6. Ambient Intelligence • Describe an instance of ambient intelligence that would be useful to some sizeable and diverse group of people who are in a public place like a train station or a bank. • In what public place is this system located? • Make sure that computer-based device is end-user friendly. Describe what it does. You can draw one or more picture of the interface, if you want. • Choose an application where people are aware that they are accessing a computer; i.e., don’t use a hidden imbedded computer, like one controlling fuel usage in a car. • How is your device able to instantly adapt to these diverse people? • Would it require special hardware, like gaming hardware? If so, describe it. It’s perfectly fine, and maybe a good idea if you use specialized hardware.

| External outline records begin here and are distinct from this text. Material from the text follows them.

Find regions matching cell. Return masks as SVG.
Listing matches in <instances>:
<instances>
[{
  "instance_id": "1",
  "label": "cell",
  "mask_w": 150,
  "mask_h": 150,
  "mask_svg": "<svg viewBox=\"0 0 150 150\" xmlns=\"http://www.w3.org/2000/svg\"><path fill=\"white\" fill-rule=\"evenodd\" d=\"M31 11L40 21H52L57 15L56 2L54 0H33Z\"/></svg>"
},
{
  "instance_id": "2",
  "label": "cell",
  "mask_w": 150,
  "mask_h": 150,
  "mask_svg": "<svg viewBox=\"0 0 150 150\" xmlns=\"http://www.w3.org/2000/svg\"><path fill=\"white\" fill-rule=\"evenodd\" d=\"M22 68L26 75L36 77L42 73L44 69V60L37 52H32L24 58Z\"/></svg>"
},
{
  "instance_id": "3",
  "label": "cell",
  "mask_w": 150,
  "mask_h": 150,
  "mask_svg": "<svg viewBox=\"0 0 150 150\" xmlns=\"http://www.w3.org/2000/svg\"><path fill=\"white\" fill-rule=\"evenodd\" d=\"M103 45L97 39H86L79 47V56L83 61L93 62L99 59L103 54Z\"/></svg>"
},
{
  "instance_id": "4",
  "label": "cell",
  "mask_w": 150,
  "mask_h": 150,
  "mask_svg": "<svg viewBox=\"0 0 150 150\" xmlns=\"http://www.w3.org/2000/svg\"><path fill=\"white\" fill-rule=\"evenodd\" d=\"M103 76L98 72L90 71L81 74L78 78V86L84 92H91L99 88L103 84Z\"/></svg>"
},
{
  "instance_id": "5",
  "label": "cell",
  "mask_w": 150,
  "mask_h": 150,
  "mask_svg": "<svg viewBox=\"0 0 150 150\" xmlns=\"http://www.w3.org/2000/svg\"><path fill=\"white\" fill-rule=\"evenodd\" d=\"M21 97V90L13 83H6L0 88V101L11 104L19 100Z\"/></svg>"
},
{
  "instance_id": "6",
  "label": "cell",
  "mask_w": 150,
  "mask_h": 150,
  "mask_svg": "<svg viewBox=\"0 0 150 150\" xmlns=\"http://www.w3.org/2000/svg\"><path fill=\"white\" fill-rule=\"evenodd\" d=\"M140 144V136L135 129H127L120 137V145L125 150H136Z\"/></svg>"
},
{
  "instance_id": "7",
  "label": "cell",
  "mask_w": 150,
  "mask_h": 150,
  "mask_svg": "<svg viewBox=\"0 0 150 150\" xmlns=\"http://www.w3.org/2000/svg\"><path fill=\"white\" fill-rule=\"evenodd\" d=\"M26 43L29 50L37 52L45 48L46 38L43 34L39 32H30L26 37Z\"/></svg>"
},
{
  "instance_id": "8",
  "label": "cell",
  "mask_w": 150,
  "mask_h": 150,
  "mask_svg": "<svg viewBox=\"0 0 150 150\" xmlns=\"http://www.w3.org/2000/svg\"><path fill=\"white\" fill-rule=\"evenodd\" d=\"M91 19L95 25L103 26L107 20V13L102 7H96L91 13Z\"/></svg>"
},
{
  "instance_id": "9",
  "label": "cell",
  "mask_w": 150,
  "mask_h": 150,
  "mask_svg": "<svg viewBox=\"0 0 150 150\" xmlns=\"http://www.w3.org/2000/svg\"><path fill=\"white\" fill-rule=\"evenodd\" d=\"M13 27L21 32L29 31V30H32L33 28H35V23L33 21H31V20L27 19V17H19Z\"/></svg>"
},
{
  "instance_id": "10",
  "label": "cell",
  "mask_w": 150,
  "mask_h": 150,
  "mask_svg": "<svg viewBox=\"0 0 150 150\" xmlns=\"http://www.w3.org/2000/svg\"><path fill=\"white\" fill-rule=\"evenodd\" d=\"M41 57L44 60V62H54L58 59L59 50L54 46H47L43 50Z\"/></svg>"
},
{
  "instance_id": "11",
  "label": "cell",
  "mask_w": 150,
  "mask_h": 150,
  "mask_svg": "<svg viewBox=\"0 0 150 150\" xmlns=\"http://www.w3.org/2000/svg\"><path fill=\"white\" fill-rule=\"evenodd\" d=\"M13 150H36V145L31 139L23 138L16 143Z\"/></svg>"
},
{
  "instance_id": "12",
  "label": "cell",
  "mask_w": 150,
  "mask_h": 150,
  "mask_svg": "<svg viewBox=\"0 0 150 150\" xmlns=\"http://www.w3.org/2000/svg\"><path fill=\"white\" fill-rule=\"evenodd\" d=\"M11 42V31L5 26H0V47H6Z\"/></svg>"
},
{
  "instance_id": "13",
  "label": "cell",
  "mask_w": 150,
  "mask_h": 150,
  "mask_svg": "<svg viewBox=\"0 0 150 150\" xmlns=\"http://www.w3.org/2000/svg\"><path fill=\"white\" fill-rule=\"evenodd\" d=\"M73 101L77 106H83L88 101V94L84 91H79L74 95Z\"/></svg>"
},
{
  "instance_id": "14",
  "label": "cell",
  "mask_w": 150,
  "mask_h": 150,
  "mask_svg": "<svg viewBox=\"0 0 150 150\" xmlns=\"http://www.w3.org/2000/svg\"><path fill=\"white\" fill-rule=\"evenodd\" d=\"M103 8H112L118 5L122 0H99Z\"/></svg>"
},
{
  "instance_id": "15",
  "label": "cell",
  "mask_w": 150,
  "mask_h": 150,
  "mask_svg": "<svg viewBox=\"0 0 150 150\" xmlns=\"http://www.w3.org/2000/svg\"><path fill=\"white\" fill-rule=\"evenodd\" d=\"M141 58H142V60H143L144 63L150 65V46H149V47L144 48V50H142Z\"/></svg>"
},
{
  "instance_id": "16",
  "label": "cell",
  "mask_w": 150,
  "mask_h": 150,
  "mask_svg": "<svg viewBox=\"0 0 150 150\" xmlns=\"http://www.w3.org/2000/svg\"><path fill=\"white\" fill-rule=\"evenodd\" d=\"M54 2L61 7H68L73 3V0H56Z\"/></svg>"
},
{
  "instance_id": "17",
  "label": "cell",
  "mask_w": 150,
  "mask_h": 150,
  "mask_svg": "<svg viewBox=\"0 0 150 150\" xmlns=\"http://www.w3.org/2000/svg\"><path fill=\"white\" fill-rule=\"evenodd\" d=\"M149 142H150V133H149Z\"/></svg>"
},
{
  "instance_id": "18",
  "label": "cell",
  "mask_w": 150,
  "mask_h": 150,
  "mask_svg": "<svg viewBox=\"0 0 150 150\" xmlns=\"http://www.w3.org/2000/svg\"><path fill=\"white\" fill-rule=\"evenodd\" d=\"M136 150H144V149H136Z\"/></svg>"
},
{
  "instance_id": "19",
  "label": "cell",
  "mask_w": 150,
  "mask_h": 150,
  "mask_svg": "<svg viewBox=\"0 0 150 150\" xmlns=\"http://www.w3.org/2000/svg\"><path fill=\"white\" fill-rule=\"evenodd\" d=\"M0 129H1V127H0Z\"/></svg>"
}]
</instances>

Ambient Intelligence, continued • Make sure that it serves hands-on users, but is also web-connected. • How would the connectivity to the web enhance your systems value to people? • How might this connectivity help whoever it is that has placed this ambient intelligence device in this public place? • In other words, the web connectivity could be in the best interest of the users and/or the people who own the device. • Pick a database system (among the ones we have talked about in class) that will store the data that is collected from this device and uploaded into the web server. • Why is this the best database to use? Be specific. • It’s okay to suggest that more than one database system should be used, but you have to defend both and explain why.
7. Database Systems Comparison • Create a chart that includes • Neo4J • Mongo • MySQL • Cassandra • Hbase • In your chart, the vertical axis will have the databases on them and the horizontal axis will have (at least 4) properties that specifically focus on the way these database systems differ in their capabilities (not the kinds of apps they are meant for, but in their actual functionalities).